- _DIRECTION_: Everything from the line containing "What distance exists" down to the last line of the entries below must be transcribed exactly, and nothing else.
* start EXCERPTED RECORDS *
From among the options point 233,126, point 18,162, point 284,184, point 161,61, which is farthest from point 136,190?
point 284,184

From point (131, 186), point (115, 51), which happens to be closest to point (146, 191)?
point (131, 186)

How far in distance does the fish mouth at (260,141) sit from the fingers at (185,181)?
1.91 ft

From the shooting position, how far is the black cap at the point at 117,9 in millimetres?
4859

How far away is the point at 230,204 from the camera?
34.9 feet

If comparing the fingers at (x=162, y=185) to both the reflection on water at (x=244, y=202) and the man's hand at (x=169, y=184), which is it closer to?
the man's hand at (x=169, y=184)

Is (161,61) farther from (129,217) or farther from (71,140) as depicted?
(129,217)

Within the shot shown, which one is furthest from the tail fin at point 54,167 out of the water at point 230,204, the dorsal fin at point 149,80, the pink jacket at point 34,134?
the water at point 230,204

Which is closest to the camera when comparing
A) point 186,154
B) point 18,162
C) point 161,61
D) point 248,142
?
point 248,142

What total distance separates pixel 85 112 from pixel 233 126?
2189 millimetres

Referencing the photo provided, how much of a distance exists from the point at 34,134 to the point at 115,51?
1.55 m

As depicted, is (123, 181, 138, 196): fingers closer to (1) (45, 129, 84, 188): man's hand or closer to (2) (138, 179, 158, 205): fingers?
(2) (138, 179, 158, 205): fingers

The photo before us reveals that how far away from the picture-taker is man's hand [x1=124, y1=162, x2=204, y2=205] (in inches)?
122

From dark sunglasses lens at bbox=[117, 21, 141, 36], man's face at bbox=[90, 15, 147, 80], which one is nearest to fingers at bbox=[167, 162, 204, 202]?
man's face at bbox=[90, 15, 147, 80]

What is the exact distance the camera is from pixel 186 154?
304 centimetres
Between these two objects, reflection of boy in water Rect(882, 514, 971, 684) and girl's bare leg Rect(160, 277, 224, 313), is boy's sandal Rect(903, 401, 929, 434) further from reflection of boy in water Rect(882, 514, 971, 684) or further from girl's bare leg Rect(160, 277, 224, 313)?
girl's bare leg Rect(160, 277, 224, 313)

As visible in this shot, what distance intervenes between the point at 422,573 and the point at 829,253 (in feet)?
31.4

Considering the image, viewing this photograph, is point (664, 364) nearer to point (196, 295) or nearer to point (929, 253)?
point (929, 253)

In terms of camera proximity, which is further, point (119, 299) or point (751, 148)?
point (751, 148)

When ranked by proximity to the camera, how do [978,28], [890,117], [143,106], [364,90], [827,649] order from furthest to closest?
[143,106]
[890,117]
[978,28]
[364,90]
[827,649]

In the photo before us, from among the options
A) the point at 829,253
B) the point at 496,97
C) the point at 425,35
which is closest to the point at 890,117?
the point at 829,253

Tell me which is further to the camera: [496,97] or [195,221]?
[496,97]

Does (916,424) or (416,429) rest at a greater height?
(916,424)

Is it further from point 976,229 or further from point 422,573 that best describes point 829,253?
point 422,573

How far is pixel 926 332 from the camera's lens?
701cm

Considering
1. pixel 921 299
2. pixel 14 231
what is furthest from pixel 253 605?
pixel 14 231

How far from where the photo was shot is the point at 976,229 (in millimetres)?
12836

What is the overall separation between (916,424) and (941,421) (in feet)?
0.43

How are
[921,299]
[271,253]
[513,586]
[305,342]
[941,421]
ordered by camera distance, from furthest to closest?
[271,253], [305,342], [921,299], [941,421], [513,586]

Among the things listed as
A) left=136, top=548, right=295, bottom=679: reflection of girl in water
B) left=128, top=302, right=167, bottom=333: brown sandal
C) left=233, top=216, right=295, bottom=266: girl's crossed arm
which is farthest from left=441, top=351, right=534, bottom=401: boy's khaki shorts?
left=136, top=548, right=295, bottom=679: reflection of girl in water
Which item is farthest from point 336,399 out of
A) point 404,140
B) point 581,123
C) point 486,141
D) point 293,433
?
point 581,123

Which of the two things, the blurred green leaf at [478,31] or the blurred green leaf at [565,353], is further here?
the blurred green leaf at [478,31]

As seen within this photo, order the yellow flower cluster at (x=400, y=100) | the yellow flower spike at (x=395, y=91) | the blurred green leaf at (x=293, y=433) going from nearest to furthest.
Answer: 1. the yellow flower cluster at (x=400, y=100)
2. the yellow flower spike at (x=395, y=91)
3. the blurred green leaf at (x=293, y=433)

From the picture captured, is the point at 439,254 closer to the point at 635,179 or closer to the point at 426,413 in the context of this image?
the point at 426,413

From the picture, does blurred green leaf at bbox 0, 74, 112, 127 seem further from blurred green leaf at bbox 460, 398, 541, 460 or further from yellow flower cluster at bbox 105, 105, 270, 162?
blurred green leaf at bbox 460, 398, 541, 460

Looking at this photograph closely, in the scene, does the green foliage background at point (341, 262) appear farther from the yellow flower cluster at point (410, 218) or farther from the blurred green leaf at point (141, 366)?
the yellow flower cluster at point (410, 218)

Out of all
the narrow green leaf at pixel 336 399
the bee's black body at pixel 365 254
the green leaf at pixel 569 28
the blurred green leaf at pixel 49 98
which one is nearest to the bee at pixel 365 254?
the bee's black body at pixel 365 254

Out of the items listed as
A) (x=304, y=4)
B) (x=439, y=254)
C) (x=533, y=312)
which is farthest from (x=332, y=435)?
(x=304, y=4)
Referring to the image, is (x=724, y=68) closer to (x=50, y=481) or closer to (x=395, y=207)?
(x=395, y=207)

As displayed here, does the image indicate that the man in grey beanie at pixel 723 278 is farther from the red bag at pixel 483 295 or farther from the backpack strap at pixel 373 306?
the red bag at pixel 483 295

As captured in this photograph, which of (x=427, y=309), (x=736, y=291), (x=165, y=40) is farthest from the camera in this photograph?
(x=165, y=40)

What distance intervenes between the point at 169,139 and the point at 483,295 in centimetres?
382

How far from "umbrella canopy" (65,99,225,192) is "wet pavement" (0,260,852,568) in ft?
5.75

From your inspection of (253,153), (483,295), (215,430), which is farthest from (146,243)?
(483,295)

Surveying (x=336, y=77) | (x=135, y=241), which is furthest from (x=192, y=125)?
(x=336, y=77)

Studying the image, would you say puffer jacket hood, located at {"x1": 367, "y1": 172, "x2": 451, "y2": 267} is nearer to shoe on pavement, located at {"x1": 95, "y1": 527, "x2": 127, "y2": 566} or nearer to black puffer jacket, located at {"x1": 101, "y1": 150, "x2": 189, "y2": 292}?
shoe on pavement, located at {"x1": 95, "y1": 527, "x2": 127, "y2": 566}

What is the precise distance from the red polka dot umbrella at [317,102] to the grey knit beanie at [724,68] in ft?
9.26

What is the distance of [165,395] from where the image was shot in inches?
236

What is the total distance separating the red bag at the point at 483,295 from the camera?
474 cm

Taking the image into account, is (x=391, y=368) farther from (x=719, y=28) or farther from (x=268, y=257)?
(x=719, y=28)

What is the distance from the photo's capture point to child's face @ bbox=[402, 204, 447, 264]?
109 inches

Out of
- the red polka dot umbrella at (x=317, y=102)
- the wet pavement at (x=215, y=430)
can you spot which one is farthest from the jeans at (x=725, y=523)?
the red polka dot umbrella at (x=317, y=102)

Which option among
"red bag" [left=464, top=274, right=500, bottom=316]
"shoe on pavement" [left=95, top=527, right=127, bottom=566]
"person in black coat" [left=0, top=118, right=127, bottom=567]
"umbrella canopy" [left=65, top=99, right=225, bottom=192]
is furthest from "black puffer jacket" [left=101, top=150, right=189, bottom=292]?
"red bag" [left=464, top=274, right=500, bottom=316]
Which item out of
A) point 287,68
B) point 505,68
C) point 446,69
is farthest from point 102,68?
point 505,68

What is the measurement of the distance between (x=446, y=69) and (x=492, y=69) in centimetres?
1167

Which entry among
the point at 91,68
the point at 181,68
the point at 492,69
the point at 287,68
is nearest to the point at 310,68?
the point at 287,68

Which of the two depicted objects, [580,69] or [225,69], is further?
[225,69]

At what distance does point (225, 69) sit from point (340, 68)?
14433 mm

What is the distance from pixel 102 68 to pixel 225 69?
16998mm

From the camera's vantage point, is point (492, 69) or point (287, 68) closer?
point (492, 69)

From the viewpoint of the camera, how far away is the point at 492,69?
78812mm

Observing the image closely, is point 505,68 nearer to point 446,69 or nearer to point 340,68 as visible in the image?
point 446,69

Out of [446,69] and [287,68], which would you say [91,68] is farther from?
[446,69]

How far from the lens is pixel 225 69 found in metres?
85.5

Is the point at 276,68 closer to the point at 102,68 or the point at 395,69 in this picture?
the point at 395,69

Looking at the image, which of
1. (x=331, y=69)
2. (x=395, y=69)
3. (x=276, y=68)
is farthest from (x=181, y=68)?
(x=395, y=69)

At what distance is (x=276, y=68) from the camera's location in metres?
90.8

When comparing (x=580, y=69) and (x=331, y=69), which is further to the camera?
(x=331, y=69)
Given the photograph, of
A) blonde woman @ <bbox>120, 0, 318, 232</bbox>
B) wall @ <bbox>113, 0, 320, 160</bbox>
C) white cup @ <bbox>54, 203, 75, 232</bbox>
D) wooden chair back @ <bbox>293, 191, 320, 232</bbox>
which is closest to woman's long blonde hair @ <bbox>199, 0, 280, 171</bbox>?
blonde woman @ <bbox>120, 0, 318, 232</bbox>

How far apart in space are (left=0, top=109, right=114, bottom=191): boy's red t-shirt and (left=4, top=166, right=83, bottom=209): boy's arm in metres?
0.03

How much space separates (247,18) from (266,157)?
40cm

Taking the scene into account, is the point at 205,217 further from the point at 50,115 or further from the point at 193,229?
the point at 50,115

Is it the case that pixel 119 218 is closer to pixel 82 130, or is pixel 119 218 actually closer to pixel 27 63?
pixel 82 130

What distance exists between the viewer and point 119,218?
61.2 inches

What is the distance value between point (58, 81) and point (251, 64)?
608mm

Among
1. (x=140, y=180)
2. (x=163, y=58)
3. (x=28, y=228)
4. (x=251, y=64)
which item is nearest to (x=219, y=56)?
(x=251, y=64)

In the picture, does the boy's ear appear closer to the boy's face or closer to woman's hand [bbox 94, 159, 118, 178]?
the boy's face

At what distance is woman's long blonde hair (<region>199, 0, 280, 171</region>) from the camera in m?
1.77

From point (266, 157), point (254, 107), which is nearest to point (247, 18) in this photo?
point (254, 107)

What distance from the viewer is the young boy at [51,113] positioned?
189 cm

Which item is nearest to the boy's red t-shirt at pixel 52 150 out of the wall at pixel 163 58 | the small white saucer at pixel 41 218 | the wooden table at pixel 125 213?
* end EXCERPTED RECORDS *
- _CORRECT RESULT_:
What distance exists between the viewer and point 119,218?
61.2 inches

What is the distance value between point (58, 81) and point (251, 64)?
608mm

Among
1. (x=140, y=180)
2. (x=163, y=58)
3. (x=28, y=228)
4. (x=251, y=64)
which item is nearest to (x=219, y=56)?
(x=251, y=64)

In the picture, does the boy's ear appear closer to the boy's face or closer to woman's hand [bbox 94, 159, 118, 178]?
the boy's face

At what distance is woman's long blonde hair (<region>199, 0, 280, 171</region>) from the camera in m?
1.77

From point (266, 157), point (254, 107), which is nearest to point (247, 18) in this photo?
point (254, 107)

What distance from the viewer is the young boy at [51,113] positioned?
189 cm

Which item is nearest to the boy's red t-shirt at pixel 52 150 out of the wall at pixel 163 58 | the small white saucer at pixel 41 218 | the wooden table at pixel 125 213?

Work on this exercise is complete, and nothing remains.